History

Nazi Germany
- Name: U-477
- Ordered: 10 April 1941
- Builder: Deutsche Werke, Kiel
- Yard number: 308
- Laid down: 17 October 1942
- Launched: 3 July 1943
- Commissioned: 18 August 1943
- Fate: Sunk on 3 June 1944

General characteristics
- Class & type: Type VIIC submarine
- Displacement: 769 tonnes (757 long tons) surfaced; 871 t (857 long tons) submerged;
- Length: 67.10 m (220 ft 2 in) o/a; 50.50 m (165 ft 8 in) pressure hull;
- Beam: 6.20 m (20 ft 4 in) o/a; 4.70 m (15 ft 5 in) pressure hull;
- Height: 9.60 m (31 ft 6 in)
- Draught: 4.74 m (15 ft 7 in)
- Installed power: 2,800–3,200 PS (2,100–2,400 kW; 2,800–3,200 bhp) (diesels); 750 PS (550 kW; 740 shp) (electric);
- Propulsion: 2 shafts; 2 × diesel engines; 2 × electric motors.;
- Speed: 17.7 knots (32.8 km/h; 20.4 mph) surfaced; 7.6 knots (14.1 km/h; 8.7 mph) submerged;
- Range: 8,500 nmi (15,700 km; 9,800 mi) at 10 knots (19 km/h; 12 mph) surfaced; 80 nmi (150 km; 92 mi) at 4 knots (7.4 km/h; 4.6 mph) submerged;
- Test depth: 230 m (750 ft); Crush depth: 250–295 m (820–968 ft);
- Complement: 4 officers, 40–56 enlisted
- Armament: 5 × 53.3 cm (21 in) torpedo tubes (four bow, one stern); 14 × torpedoes or 26 TMA mines; 1 × 8.8 cm (3.46 in) deck gun (220 rounds); 1 × 3.7 cm (1.5 in) Flak M42 AA gun ; 2 × twin 2 cm (0.79 in) C/30 anti-aircraft guns;

Service record
- Part of: 5th U-boat Flotilla; 18 August 1943 – 31 May 1944; 6th U-boat Flotilla; 1 – 3 June 1944;
- Identification codes: M 54 593
- Commanders: Oblt.z.S. Karl-Joachim Jenssen; 18 August 1943 – 3 June 1944;
- Operations: 1 patrol:; 15 May – 3 June 1944;
- Victories: None

= German submarine U-477 =

German world war II submarine

German submarine U-477 was a Type VIIC U-boat of Nazi Germany's Kriegsmarine during World War II.

She carried out one patrol.
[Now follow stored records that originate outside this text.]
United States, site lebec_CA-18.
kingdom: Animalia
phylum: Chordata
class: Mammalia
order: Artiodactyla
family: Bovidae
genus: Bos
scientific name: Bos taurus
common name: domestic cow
She sank no ships.

She was sunk by a Canadian aircraft, west of Trondheim on 3 June 1944.

==Design==
German Type VIIC submarines were preceded by the shorter Type VIIB submarines. U-477 had a displacement of 769 t when at the surface and 871 t while submerged. She had a total length of 67.10 m, a pressure hull length of 50.50 m, a beam of 6.20 m, a height of 9.60 m, and a draught of 4.74 m. The submarine was powered by two Germaniawerft F46 four-stroke, six-cylinder supercharged diesel engines producing a total of 2800 to 3200 PS for use while surfaced, two Siemens-Schuckert GU 343/38–8 double-acting electric motors producing a total of 750 PS for use while submerged. She had two shafts and two 1.23 m propellers. The boat was capable of operating at depths of up to 230 m.

The submarine had a maximum surface speed of 17.7 kn and a maximum submerged speed of 7.6 kn. When submerged, the boat could operate for 80 nmi at 4 kn; when surfaced, she could travel 8500 nmi at 10 kn. U-477 was fitted with five 53.3 cm torpedo tubes (four fitted at the bow and one at the stern), fourteen torpedoes, one 8.8 cm SK C/35 naval gun, (220 rounds), one 3.7 cm Flak M42 and two twin 2 cm C/30 anti-aircraft guns. The boat had a complement of between forty-four and sixty.

==Service history==
The submarine was laid down on 17 October 1942 at the Deutsche Werke in Kiel as yard number 308, launched on 3 July 1943 and commissioned on 18 August under the command of Oberleutnant zur See Karl-Joachim Jenssen.

She served with the 5th U-boat Flotilla from 18 August 1943 for training and the 3rd flotilla from 1 June 1944 for operations.

===Patrol and loss===
U-477s only patrol was preceded by a short trip from Kiel in Germany to Kristiansand in Norway. The patrol itself began with the boat's departure from Kristiansand on 15 May 1944.

On 3 June she was attacked and sunk by depth charges dropped from a Canadian Canso flying boat of No. 162 Squadron RCAF west of Trondheim.

Fifty-one men went down with U-477; there were no survivors.